Gracias a los gestos mínimos, toda tu atención vuelve a la acción y por lo tanto a ti. No hay manera más rápida de romper las cadenas de la rutina . Comience con una operación simple y familiar, como la hora del café. Lo has hecho muchas veces, pero esta vez “tú también estás ahí”. Cada gesto debe hacerse con el mayor cuidado, la atención debe centrarse en la acción a medida que se produce. Elige la taza, no una al azar. Mientras lo sostienes en tus manos, obsérvalo, percibe cada detalle y hazlo con la cuchara de té. Mientras prepara la cafetera, paso a paso, sumérjase en el silencio de la presencia vacía que acompaña cada gesto, sin distracciones. Observe el agua que lo llena, con el toque que percibe nuevos detalles. ¿Cómo es el aroma del café que llena el filtro? Encienda la estufa y por los minutos necesarios dedicados a otras cosas, hasta que el café esté listo. Luego, sorbo tras sorbo, disfrute de su café, con la máxima atención que realza este momento, cuando usted y su café parecen ser los únicos allí.
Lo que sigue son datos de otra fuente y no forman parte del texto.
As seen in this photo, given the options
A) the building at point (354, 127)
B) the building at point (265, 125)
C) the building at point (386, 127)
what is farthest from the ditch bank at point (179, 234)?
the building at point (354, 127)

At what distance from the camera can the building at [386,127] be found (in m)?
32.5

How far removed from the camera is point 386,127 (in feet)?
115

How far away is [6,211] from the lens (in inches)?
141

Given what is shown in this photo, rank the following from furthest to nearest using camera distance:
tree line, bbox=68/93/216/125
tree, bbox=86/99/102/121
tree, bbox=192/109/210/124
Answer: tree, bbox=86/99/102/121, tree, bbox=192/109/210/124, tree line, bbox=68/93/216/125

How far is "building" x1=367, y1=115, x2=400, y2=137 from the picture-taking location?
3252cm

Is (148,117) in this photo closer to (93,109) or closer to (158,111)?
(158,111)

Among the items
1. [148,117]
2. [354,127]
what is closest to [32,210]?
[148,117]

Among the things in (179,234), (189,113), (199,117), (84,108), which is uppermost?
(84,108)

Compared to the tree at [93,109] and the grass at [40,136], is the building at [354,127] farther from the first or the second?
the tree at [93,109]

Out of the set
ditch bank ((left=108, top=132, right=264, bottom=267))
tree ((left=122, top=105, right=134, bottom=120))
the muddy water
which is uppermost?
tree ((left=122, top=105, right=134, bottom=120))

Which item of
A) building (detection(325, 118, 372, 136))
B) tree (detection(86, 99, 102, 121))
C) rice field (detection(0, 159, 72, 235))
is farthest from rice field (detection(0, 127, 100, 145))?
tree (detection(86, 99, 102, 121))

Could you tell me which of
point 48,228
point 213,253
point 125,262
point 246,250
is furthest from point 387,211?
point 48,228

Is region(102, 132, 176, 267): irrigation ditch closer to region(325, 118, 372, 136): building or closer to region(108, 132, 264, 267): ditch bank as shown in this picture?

¡Recuerda, estás floreciendo ahora!

Lo que importa es centrar la atención en el momento en que estás viviendo y luego vaciar tu mente: cada vez que realices una acción, además de hacerlo con el mayor cuidado, coloca post-its en los objetos que acompañan tus gestos diarios, por ejemplo, en la taza escribe: “¡Estás bebiendo café! Breves declaraciones que, en un instante, te ayudan a centrar la atención únicamente en esta acción. Cuando te quedas en la presencia, tu cerebro finalmente está claro y tu esencia puede trabajar sin ser perturbada. Así, la rutina “se desmorona” a sí misma….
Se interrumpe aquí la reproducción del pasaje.